Texto fuente
**********

Diversos activistas e instituciones de derechos humanos se interesaron en el caso, hasta llevarla con Esteban Roca, uno de los neurocirujanos más prestigiosos del Perú. “La bala se va a encontrar con la médula espinal y se va a quedar paralítica” sentenció el doctor, quien ordenó internarla. “Acá está tu regalito” le dijo Esteban Roca a Sonia cuando le entregó una de las balas que le extrajo mediante cirugía, aproximadamente un mes después del atentado. “Tenía la forma de un sombrerito” cuenta ella. Para el neurocirujano, resulta obvio que tiraron a matar. Señala que una bala quedó plana en contacto con la pared craneana, otra suspendida en la sección cervical y la tercera atravesó el tórax.
Cuando Luyeva llegó a Lima, logró una beca para la Universidad Nacional La Cantuta. Ahí era catedrático un hermano de Sonia, Hugo Muñoz, quien en 1992 fuera asesinado por militares de un escuadrón de la muerte, en la conocida masacre de La Cantuta.
Pedro, aquel cuñado de Sonia que la buscó en la casa de Alvina, murió misteriosamente asesinado en 1988, a los pocos meses. Del mismo modo, el chófer del auto de la posta médica, quien era esposo de una enfermera que la trató, murió baleado por desconocidos en su casa a inicios de los noventas.
Así que, por muchos años, temiendo que la busquen, usó su apellido de casada, llamándose Sonia Yangali en su nuevo documento de identidad que tramitó en Lima. Con otro de sus hermanos, construyó la casa donde hoy vive, en Huachipa, a las afueras de la ciudad, donde regenta un restaurante. Durante un buen tiempo, sentía miedo al ver a un policía o a un militar en la calle, se escondía dentro de su casa. “He estado en terapia, con muchos psicólogos he conversado. La nuca no la puedo voltear rápido. A veces me duelen los brazos. Cambió mi vida, ya no es igual”.
Para Gloria Cano, abogada de Muñoz, está más que probado que fue víctima de un atentado contra su vida por parte de soldados y oficiales que obedecían directivas del entonces comandante de la base militar de Castropampa en Huanta, Víctor La Vera Hernández, que por aquellos años usaba el seudónimo de Javier Landa Dupont. En el 2007, el mencionado oficial ya retirado del Ejército fue sentenciado a prisión por el asesinato del periodista Hugo Bustíos, ocurrido en Huanta en 1988. Sólo se consiguió llevar a juicio ante los tribunales peruanos por el caso de Sonia al ex teniente coronel La Vera, quien ya cumplió su anterior condena, sin que se logre incluir en el proceso a aquel capitán alto vestido de negro que lideró la irrupción al domicilio de la familia Muñoz y las torturas.

**********

Lo que harás
**1.** Responde estas preguntas con la información del texto sobre el caso de Sonia:
(a) ¿Dónde está la casa que Sonia construyó con uno de sus hermanos?
(b) ¿En qué año asesinaron a Hugo Muñoz?
(c) ¿Qué seudónimo usaba en aquellos años Víctor La Vera Hernández?
**2.** Nombra a cada una de las personas que, según el texto sobre el caso de Sonia, murieron asesinadas.

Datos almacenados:
**********

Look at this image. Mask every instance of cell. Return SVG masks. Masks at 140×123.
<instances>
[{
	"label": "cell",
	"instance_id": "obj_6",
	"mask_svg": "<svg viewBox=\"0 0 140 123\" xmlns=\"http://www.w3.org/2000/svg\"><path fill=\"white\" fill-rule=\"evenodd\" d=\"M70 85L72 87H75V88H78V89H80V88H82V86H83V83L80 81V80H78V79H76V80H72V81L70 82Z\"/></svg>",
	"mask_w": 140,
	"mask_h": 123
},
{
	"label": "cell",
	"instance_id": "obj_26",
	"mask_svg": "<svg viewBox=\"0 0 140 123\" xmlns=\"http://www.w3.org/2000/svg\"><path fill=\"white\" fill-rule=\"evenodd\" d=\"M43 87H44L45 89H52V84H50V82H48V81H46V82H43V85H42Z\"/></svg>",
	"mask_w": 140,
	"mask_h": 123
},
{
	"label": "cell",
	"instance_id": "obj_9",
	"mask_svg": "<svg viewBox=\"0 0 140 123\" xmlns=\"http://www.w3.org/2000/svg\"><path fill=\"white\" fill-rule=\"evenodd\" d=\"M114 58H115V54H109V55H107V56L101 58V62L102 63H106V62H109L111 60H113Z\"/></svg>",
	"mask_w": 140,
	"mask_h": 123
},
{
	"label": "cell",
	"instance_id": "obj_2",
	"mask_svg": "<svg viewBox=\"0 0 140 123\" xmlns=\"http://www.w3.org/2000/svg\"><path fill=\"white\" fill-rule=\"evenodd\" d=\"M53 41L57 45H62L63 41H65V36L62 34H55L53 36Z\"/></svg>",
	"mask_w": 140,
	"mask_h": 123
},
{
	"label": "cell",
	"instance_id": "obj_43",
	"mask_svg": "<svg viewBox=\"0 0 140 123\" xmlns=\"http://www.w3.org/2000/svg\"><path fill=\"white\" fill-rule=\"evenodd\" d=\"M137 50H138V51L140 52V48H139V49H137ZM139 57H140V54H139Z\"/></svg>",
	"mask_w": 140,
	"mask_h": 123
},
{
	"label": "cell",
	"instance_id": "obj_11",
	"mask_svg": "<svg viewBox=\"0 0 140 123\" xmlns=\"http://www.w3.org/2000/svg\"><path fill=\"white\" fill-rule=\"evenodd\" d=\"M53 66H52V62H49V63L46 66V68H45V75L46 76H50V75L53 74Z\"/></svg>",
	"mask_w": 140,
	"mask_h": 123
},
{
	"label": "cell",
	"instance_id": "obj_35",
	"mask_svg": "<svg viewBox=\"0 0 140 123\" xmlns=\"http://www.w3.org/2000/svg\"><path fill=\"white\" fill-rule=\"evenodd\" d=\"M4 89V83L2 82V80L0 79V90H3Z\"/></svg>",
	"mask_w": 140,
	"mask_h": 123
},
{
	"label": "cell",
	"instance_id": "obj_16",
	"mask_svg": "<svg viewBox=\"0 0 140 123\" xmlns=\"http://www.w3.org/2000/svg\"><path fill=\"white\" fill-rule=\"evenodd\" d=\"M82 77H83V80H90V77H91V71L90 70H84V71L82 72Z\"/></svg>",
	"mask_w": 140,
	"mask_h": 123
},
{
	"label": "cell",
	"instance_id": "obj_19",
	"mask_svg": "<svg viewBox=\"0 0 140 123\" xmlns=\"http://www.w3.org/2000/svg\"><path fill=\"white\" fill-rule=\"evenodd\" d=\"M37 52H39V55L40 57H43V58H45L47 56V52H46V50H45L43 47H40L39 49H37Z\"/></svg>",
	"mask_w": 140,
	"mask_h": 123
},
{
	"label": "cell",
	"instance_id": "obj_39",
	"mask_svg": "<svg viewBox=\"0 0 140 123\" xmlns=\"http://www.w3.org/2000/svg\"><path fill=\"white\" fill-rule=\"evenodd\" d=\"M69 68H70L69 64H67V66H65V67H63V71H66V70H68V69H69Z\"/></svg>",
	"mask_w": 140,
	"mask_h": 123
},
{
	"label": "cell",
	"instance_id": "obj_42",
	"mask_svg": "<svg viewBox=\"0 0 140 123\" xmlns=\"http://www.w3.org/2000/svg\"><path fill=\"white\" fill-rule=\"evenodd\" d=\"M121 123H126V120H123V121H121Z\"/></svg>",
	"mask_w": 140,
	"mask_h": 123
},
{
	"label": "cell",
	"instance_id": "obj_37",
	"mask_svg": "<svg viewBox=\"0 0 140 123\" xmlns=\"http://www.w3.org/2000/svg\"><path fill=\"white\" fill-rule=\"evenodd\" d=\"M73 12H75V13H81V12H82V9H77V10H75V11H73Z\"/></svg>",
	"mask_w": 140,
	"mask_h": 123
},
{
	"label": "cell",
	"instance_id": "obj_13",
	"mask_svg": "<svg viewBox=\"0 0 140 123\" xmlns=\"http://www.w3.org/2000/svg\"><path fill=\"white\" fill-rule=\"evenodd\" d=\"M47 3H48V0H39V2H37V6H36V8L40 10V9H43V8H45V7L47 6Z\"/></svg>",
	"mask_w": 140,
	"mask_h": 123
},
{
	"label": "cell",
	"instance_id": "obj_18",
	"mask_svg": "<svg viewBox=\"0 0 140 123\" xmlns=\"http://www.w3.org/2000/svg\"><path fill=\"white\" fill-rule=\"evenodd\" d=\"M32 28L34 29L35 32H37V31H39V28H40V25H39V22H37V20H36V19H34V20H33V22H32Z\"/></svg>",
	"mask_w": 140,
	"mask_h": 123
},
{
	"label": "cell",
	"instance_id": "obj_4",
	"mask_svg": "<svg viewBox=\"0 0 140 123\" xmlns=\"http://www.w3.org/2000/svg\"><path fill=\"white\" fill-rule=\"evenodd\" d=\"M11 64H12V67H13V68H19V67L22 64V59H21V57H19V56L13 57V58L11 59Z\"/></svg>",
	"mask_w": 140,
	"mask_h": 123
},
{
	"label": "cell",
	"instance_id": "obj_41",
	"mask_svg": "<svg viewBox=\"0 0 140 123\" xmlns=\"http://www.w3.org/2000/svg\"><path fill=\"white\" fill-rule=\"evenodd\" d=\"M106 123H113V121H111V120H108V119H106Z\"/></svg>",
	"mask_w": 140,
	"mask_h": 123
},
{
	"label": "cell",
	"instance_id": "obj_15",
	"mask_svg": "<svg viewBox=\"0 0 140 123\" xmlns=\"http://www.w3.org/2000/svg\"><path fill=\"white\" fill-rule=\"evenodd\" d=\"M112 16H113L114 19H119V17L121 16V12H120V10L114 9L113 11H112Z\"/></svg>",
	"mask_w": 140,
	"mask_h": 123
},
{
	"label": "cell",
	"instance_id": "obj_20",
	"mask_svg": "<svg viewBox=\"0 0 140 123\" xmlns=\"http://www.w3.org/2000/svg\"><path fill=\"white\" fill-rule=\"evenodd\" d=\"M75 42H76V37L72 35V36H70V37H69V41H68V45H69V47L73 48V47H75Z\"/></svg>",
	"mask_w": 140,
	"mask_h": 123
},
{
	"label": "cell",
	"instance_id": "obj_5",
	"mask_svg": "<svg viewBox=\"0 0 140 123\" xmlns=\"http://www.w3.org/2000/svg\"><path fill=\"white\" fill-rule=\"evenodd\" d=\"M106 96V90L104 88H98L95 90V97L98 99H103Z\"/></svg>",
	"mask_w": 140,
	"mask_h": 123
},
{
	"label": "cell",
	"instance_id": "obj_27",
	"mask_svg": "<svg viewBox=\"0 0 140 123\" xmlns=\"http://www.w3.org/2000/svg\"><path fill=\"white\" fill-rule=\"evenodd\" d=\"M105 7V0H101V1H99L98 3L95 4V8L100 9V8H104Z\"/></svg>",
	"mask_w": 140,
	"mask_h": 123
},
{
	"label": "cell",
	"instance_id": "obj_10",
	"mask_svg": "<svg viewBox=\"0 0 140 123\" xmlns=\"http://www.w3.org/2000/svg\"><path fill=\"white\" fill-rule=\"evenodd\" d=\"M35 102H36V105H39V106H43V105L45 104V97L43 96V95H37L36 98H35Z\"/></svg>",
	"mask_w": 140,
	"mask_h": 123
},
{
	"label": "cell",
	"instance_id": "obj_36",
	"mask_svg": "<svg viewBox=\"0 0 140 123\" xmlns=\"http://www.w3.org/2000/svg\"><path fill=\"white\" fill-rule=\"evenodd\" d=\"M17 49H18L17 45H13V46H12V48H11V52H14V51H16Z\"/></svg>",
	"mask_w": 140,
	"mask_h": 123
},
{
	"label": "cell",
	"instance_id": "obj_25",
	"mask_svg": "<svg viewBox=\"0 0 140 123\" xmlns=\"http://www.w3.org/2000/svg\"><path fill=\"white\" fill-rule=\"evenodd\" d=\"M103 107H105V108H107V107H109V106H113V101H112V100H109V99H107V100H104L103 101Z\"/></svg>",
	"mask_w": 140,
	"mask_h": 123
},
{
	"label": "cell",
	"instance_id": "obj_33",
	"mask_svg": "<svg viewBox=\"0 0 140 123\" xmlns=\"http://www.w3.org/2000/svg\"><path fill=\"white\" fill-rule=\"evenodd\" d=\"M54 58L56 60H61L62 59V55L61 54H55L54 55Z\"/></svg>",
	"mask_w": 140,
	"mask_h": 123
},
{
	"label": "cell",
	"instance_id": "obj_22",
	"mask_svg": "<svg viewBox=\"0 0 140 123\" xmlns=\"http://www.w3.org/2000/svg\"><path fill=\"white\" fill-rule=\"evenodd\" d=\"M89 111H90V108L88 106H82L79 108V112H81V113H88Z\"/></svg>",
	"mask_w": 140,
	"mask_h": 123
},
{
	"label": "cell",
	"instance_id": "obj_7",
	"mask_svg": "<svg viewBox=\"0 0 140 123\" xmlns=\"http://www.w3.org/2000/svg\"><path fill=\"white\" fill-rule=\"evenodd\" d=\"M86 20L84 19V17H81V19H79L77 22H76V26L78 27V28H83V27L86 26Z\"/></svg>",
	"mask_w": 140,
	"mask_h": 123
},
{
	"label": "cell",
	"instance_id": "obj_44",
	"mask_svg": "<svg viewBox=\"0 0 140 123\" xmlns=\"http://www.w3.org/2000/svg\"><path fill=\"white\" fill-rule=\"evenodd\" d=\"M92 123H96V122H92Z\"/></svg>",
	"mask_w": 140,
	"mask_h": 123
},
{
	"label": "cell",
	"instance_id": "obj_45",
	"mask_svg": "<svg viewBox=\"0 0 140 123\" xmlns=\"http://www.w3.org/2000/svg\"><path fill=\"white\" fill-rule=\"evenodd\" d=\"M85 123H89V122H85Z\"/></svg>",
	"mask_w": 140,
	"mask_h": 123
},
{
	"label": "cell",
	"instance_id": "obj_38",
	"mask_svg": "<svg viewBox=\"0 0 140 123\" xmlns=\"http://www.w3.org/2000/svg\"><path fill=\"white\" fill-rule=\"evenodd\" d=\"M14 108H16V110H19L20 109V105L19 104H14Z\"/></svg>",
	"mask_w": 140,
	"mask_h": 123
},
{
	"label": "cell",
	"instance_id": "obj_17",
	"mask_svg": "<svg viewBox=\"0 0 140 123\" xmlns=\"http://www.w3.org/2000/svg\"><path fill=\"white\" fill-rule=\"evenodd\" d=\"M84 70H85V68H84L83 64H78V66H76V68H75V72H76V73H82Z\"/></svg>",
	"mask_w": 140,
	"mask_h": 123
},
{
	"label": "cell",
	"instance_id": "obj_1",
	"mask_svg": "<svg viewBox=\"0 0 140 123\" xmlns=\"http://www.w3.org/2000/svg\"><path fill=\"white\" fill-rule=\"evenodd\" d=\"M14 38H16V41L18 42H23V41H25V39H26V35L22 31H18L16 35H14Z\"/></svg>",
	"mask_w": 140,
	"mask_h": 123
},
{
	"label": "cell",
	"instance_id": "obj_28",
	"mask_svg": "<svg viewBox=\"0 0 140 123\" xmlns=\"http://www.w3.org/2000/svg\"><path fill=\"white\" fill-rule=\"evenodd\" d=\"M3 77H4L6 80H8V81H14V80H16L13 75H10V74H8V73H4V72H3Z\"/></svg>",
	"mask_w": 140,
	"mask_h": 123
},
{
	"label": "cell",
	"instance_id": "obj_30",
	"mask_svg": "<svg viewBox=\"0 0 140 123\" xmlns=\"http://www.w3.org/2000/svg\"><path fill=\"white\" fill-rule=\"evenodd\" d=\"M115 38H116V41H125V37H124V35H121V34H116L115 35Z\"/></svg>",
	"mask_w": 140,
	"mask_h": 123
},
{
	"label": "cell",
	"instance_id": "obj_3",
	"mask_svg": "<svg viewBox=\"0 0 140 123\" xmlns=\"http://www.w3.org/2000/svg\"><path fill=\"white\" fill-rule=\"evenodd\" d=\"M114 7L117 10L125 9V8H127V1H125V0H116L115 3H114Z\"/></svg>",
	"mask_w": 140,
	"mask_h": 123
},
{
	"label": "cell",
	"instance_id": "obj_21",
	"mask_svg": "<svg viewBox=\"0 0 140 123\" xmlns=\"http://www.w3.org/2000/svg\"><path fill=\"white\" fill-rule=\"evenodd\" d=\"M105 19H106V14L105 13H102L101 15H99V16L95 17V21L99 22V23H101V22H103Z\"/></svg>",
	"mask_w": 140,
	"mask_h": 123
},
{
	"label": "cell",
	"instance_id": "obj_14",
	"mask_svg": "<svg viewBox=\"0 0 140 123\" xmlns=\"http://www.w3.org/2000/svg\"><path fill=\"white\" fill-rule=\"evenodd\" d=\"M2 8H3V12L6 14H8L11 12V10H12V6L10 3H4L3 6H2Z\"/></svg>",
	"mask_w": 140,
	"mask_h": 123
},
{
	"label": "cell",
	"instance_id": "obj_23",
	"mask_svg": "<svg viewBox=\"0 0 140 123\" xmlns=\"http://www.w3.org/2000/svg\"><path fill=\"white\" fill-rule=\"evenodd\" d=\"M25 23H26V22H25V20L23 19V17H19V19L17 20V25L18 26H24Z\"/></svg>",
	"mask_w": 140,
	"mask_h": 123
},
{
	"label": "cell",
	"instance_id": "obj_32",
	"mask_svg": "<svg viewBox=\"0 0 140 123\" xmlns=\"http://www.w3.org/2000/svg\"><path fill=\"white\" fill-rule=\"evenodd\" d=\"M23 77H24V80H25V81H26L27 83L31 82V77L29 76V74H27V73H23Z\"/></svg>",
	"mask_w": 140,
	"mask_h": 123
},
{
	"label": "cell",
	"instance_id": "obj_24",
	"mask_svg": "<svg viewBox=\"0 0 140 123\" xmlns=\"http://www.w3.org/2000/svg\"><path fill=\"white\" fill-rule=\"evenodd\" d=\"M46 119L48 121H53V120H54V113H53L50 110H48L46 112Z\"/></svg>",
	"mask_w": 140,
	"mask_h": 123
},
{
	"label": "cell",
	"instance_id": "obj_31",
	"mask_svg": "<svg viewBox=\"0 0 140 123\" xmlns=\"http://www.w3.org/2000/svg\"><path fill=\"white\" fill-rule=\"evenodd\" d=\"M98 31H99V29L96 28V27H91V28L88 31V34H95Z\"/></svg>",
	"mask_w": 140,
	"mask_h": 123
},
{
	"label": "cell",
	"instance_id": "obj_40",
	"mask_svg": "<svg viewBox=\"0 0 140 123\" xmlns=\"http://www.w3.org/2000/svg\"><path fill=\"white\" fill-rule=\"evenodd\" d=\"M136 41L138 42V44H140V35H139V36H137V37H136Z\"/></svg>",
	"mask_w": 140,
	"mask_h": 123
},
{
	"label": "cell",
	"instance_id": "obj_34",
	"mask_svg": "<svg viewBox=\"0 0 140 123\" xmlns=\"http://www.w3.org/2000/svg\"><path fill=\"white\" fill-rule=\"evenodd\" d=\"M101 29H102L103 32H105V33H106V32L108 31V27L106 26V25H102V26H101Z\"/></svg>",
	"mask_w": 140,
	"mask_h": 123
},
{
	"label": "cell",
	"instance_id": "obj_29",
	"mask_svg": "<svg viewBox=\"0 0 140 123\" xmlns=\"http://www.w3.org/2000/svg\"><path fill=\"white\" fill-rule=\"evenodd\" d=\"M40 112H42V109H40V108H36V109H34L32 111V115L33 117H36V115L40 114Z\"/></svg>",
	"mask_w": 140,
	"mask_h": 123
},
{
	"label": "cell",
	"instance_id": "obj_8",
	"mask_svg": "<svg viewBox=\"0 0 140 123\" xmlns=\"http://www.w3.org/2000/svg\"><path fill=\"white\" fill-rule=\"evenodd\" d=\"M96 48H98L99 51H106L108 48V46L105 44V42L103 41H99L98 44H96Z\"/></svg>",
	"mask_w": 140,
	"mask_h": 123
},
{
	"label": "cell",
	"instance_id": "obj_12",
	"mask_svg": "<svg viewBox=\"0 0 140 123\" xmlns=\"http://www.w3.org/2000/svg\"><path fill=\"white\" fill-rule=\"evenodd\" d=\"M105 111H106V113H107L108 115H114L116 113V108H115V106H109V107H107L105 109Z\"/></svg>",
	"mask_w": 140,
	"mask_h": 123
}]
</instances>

**********

Lista de respuestas
**1.**
(a) En Huachipa, a las afueras de la ciudad.
(b) En 1992.
(c) Javier Landa Dupont.

**2.**
- Hugo Muñoz, hermano de Sonia
- Pedro, cuñado de Sonia
- el chófer del auto de la posta médica
- el periodista Hugo Bustíos